嵐の中、支持訴え/知事選
県知事選あす投開票/佐喜真、玉城氏が集会
【那覇支社】第13回沖縄県知事選が投開票される30日まで、あと1日となった。台風24号が接近するなか28日、保守系で前宜野湾市長の佐喜真淳氏(54)=自民、公明、維新、希望推薦=と「オール沖縄」側が推す前衆院議員の玉城デニー氏(58)の両陣営は、それぞれ集会を開催して懸命に支持を訴えた。台風の影響で、29日は沖縄本島で屋外の選挙活動が難しいと予想されるため、両候補とも演説に力を込めた。県知事選には元那覇市議で琉球料理研究家の渡口初美氏(83)、元会社員の兼島俊氏(40)も立候補している。
県民の暮らし最優先/佐喜真淳氏
私は、責任ある政治家として今の沖縄県をしっかりとあるべき方向に導いていかなければならない。そういう強い使命感を、この度の知事選で実感した。
県民の暮らしが最優先。沖縄は観光を中心に大きく大きく飛躍的に伸びてきた。インバウンドも含め、1200万から1500万人の観光客が沖縄に訪れることが予測される。観光は沖縄のリーディング産業だ。中小零細企業を含め、多くの企業の皆様方にも私は発展する沖縄をつくる。
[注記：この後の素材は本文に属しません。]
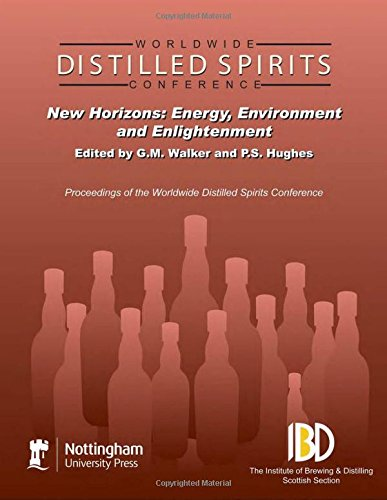Distilled Spirits III - New Horizons: Energy,: Hughes, P. S.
沖縄の子供たちのうち、10人に3人は貧困家庭といわれている。大学進学率や非正規雇用率の問題を解決するためには、県民の所得を上げる必要がある。
県民の所得は、全国最下位。これだけ沖縄が豊かになったにも関わらず、県民の所得は212万円。全国の平均は319万円。一緒になり、県民の所得を300万円まで上げる努力をしよう。
佐喜真頑張れ、佐喜真負けるな、県政奪還をしっかりやれという声が来ている。必ず私は頑張り抜いて、ふるさと沖縄のために、誠心誠意、知事として頑張っていきたい。
過去は変えることはできない。歴史から学び、歴史をしっかりと認識して未来をつくっていく。あと3年半もすれば、沖縄は復帰から半世紀。先輩方の苦労を忘れず、沖縄をダイナミックにグローバルに成長させなければならない。
対立や分断、争いは何もつくれない。みんなで、県民が一つになって未来をつくっていく、それが今回の知事選挙だと思う。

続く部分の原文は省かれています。